Protecting Yourself: A drama queen can’t draw energy from a place of balance, peace, and calm. Take a few deep breaths and help yourself get to that place of calm, first. Do the best you can NOT to get caught up in the drama. If you have to work and manage people like this, be clear about what you expect and follow through with what you say, what you expect, and practice boundary setting.
Conclusion and Moving Forward
Empath or not, all of us have energy vampires enter our lives from time to time. Some stay longer than you’d like but it’s manageable when you stay on top of how YOU feel day-to-day and practice the protection techniques.
Improve your relationships and increase your energy level, by taking an inventory of people who give you energy and those who drain your energy.
Invest time with the loving, nurturing people (and love and nurture them in return), and learn to set limits with those who drain you. This will certainly enhance the quality of your life and create space for more of the kinds of relationships you desire and deserve.
Reference and Resources
This article comes from the information resourced and authored by Dr. Judith Orloff.

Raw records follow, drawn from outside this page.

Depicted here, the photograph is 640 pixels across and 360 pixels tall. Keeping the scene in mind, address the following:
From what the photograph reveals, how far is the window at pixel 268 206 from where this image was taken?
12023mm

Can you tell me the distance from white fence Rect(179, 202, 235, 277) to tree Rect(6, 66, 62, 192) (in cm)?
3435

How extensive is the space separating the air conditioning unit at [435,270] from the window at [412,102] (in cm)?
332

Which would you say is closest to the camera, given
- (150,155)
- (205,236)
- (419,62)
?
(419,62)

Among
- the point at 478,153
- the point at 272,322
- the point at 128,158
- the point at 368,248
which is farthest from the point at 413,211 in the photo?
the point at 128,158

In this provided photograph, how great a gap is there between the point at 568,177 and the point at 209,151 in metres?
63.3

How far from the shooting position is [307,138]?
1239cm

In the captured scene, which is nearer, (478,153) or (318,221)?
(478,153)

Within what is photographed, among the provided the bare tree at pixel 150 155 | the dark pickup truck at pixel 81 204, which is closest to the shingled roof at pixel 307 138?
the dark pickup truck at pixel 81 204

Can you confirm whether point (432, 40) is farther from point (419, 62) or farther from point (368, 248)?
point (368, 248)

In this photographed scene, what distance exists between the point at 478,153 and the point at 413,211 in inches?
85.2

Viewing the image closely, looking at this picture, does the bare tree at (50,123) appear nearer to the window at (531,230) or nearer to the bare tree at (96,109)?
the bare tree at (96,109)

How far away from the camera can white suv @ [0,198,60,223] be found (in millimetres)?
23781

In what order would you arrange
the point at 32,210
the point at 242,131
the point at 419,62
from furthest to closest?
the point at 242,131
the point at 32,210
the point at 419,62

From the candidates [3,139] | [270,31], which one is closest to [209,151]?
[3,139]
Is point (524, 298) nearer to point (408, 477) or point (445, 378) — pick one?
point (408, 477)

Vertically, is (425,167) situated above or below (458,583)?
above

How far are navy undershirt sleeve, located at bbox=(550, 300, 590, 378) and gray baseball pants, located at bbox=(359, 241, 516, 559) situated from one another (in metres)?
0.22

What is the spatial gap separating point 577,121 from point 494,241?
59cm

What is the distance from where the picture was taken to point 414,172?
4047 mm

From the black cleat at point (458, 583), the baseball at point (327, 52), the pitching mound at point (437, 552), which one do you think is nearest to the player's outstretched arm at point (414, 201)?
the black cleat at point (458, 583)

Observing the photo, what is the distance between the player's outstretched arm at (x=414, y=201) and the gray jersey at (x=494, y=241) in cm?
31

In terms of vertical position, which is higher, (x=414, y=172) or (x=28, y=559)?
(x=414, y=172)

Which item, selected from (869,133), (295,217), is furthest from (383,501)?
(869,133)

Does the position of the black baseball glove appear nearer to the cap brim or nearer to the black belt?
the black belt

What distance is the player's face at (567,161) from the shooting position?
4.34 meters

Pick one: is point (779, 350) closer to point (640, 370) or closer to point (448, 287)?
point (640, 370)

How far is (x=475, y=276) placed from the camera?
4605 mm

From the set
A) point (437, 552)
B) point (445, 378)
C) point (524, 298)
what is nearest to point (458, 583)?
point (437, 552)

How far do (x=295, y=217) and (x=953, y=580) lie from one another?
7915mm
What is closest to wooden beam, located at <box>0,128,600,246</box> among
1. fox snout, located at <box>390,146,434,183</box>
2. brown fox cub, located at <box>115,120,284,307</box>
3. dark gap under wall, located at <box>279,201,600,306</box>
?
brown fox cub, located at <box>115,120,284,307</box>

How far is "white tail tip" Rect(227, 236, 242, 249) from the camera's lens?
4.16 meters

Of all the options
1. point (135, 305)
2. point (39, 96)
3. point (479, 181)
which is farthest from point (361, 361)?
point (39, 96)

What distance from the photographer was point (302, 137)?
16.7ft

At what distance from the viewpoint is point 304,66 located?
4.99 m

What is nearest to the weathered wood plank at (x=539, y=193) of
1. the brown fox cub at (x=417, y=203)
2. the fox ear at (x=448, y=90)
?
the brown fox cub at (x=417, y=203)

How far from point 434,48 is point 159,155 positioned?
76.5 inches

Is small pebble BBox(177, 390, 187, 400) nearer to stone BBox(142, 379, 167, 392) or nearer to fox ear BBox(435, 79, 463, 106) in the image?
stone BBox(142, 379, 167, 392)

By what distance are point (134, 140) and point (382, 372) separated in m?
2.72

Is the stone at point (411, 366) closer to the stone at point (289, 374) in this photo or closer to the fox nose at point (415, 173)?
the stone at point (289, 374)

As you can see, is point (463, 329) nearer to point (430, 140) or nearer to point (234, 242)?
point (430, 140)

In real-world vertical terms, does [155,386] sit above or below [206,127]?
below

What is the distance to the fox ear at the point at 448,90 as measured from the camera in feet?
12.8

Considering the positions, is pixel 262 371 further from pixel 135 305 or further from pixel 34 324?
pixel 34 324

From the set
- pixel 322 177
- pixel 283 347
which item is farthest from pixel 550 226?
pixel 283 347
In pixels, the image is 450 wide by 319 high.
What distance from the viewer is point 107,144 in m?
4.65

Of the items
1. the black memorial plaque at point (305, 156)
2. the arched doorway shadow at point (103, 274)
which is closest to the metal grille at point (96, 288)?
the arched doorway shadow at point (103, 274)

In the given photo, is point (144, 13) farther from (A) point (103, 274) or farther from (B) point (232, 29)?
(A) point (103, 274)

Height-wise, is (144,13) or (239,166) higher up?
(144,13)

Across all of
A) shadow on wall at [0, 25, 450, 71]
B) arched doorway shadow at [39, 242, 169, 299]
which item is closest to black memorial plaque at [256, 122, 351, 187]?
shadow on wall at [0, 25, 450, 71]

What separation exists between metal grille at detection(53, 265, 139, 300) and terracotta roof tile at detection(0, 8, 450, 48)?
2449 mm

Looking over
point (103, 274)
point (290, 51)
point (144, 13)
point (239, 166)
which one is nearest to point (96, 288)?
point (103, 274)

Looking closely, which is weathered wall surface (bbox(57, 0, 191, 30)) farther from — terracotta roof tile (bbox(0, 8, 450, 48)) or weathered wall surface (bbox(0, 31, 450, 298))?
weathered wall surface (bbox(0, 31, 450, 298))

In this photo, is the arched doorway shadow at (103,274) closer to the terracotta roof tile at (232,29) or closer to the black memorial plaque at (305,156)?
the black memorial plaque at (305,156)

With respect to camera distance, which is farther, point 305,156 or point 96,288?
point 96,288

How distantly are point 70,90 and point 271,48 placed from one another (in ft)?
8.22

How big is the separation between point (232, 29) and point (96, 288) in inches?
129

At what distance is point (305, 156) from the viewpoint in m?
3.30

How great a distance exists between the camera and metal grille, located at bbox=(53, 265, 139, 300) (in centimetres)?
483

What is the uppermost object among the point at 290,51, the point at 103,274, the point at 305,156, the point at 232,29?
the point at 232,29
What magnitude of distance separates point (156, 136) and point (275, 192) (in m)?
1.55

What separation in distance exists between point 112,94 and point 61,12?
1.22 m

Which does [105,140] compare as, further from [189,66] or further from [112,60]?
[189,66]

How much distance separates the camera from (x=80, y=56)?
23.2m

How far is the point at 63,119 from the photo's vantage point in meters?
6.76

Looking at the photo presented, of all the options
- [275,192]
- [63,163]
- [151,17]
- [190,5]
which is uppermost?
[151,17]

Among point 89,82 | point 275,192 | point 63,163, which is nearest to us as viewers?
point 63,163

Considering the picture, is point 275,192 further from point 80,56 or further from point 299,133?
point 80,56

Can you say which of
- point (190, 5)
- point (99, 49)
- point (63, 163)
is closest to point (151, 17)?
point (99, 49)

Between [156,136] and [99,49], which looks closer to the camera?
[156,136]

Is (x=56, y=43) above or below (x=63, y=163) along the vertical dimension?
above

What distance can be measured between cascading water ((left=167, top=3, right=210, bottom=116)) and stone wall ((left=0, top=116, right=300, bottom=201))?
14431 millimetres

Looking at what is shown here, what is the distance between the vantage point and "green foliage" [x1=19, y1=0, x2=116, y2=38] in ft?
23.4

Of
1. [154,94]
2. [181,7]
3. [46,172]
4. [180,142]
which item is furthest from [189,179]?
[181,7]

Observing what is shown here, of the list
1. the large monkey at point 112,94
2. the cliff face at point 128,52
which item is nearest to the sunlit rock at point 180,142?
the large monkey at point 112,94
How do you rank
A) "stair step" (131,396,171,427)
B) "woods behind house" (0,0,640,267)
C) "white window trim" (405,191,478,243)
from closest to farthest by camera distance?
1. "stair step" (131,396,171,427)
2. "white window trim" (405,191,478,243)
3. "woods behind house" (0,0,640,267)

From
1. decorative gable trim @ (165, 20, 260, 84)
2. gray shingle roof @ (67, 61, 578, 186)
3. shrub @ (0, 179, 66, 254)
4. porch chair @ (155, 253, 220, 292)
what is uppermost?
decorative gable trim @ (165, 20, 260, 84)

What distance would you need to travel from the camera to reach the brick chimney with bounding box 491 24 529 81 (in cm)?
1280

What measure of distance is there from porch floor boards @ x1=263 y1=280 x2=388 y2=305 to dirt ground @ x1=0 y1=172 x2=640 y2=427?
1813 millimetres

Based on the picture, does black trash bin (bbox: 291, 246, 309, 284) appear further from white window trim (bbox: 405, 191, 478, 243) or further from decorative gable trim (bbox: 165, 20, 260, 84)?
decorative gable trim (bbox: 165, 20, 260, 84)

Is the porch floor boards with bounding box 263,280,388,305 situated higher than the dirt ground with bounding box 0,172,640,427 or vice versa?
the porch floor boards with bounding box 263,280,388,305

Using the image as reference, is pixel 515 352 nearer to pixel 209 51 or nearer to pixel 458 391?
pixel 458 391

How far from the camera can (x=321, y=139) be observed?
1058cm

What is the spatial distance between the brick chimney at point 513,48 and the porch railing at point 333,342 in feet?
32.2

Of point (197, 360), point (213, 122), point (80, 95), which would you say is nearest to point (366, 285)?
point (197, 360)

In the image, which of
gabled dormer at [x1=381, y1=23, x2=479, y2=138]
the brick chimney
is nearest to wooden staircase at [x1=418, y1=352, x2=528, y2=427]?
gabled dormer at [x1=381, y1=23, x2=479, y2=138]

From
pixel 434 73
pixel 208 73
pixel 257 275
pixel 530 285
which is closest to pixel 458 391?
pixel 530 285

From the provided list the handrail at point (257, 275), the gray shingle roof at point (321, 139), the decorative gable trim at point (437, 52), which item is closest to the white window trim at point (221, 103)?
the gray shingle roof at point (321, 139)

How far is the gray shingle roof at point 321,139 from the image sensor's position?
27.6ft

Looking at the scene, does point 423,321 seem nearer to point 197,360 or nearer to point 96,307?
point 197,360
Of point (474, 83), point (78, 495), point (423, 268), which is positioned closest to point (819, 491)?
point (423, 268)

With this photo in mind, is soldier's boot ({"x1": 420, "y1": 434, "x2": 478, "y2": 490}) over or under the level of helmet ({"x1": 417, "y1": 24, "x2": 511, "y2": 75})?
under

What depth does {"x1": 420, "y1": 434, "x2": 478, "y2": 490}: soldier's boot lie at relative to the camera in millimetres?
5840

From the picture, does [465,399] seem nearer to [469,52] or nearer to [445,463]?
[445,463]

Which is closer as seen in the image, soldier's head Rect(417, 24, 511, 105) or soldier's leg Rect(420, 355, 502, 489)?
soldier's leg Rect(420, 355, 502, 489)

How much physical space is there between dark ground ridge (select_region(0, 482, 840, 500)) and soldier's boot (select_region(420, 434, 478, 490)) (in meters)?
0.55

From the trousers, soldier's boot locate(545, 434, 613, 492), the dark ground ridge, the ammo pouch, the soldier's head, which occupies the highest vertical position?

Dr. Orloff, is an Assistant Clinical Professor of Psychiatry at UCLA, who has helped patients find emotional freedom for over 20 years. She synthesizes the pearls of traditional medicine with cutting edge knowledge of intuition, energy, and spirituality to achieve physical and emotional healing.
Dr. Orloff passionately asserts that we have the power to transform negative emotions and achieve inner peace.